In-situ measurements of light-absorbing impurities in snow of glacier on Mt. Yulong and implications for radiative forcing estimates

• Published in: The Science of the total environment Vol. 581-582; pp. 848 - 856
• Main Authors: Niu, Hewen, Kang, Shichang, Shi, Xiaofei, Paudyal, Rukumesh, He, Yuanqing, Li, Gang, Wang, Shijin, Pu, Tao, Shi, Xiaoyi
• Format: Journal Article
• Language: English
• Published: Netherlands Elsevier B.V 01.03.2017
• Subjects: absorption; altitude; Black carbon; carbon; China; climate; dust; energy; geophysics; Glacier melt; glaciers; gravimetry; ice; leaf area index; Light-absorbing impurities; melting; Mt. Yulong; radiative forcing; reflectance; snow; snowmelt; temporal variation; Tibetan Plateau; China; Mt. Yulong; Tibetan Plateau; Light-absorbing impurities; Glacier melt; Black carbon
• ISSN: 0048-9697; 1879-1026
• DOI: 10.1016/j.scitotenv.2017.01.032

The Tibetan Plateau (TP) or the third polar cryosphere borders geographical hotspots for discharges of black carbon (BC).
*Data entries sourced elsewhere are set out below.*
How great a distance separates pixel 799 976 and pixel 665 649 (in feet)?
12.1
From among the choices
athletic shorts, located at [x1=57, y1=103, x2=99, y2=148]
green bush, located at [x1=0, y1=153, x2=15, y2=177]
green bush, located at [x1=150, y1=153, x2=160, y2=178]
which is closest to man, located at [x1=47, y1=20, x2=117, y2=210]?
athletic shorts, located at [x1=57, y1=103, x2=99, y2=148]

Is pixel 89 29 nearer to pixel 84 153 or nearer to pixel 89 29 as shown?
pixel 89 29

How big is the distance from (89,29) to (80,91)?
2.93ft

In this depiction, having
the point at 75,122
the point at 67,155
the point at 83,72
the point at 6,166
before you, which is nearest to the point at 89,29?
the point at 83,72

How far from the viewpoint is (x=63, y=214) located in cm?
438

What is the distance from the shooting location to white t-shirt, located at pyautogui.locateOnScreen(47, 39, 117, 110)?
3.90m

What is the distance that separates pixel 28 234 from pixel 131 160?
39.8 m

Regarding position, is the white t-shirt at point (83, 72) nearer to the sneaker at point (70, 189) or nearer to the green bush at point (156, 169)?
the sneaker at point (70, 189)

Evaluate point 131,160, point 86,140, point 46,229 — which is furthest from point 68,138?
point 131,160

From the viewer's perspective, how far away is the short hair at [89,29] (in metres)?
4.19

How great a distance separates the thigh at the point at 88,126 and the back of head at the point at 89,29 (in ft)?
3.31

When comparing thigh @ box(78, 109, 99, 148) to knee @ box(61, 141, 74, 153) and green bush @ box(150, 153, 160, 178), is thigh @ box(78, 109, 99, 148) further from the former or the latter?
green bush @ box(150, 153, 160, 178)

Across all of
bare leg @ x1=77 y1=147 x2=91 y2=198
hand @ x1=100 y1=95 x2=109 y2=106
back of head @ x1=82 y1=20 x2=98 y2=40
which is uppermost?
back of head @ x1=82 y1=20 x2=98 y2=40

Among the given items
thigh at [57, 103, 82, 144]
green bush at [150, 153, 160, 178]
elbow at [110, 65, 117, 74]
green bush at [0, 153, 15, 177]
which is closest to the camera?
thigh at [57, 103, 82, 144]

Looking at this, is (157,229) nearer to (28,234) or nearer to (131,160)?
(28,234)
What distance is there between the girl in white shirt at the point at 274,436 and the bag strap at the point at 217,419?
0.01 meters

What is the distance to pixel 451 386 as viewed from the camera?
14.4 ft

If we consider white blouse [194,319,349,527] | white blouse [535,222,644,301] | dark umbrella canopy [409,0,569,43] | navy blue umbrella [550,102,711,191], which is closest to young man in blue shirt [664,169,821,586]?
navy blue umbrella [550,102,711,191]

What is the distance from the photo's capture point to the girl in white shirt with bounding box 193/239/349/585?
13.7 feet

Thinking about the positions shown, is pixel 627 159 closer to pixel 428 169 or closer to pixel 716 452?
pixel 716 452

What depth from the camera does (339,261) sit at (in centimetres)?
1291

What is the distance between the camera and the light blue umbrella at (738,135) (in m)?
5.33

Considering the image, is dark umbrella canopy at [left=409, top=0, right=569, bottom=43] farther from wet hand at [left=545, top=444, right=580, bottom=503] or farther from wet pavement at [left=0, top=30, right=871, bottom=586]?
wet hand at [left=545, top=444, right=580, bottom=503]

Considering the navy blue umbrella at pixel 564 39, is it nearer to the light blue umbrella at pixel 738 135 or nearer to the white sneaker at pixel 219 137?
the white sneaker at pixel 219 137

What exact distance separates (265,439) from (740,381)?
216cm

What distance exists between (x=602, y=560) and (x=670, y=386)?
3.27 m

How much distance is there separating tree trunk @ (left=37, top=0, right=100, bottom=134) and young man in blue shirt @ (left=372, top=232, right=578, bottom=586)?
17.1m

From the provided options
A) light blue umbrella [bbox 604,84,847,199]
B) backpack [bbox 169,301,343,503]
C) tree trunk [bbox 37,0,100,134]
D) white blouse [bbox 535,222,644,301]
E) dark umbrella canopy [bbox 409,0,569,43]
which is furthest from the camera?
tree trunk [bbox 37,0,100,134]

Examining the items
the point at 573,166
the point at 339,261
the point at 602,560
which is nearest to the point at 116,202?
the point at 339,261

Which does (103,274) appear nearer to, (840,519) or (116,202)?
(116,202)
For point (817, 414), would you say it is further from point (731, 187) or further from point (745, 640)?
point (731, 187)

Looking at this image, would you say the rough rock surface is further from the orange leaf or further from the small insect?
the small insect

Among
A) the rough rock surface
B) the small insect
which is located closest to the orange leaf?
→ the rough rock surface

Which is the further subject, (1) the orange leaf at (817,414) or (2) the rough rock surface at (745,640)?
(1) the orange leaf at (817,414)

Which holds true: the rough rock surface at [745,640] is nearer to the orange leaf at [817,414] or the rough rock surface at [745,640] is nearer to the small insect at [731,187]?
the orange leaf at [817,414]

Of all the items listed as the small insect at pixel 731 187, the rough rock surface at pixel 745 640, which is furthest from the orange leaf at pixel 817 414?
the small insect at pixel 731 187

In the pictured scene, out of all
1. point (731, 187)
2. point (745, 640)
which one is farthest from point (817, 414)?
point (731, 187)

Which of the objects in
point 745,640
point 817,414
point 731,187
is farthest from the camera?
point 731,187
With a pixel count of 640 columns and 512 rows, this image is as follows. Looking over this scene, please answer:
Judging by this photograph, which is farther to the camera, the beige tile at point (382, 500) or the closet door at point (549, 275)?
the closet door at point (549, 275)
BC and dust play important roles in climate system and Earth's energy budget, particularly after they are deposited on snow and glacial surfaces. BC and dust are two kinds of main light-absorbing impurities (LAIs) in snow and glaciers. Estimating concentrations and distribution of LAIs in snow and glacier ice in the TP is of great interest because this region is a global hotspot in geophysical research. Various snow samples, including surface aged-snow, superimposed ice and snow meltwater samples were collected from a typical temperate glacier on Mt. Yulong in the snow melt season in 2015. The samples were determined for BC, Organic Carbon (OC) concentrations using an improved thermal/optical reflectance (DRI Model 2001) method and gravimetric method for dust concentrations. Results indicated that the LAIs concentrations were highly elevation-dependent in the study area. Higher contents and probably greater deposition at relative lower elevations (generally <5000masl) of the glacier was observed. Temporal difference of LAIs contents demonstrated that LAIs in snow of glacier gradually increased as snow melting progressed. Evaluations of the relative absorption of BC and dust displayed that the impact of dust on snow albedo and radiative forcing (RF) is substantially larger than BC, particularly when dust contents are higher. This was verified by the absorption factor, which was <1.0. In addition, we found the BC-induced albedo reduction to be in the range of 2% to nearly 10% during the snow melting season, and the mean snow albedo reduction was 4.63%, hence for BC contents ranging from 281 to 894ngg−1 in snow of a typical temperate glacier on Mt. Yulong, the associated instantaneous RF will be 76.38–146.96Wm−2. Further research is needed to partition LAIs induced glacial melt, modeling researches in combination with long-term in-situ observations of LAIs in glaciers is also urgent needed in the future work. [Display omitted] •LAIs concentrations in surface aged snow and ice increased in the melt season.•Absorption factor of LAIs is larger than 1.0, dust is more light absorption than BC.•BC-induced albedo reduction in surface snow and ice was in the range of 2.0– ~10%.•For BC content ranging from 281 to 894ngg−1, the associated RF was 76–147Wm−2.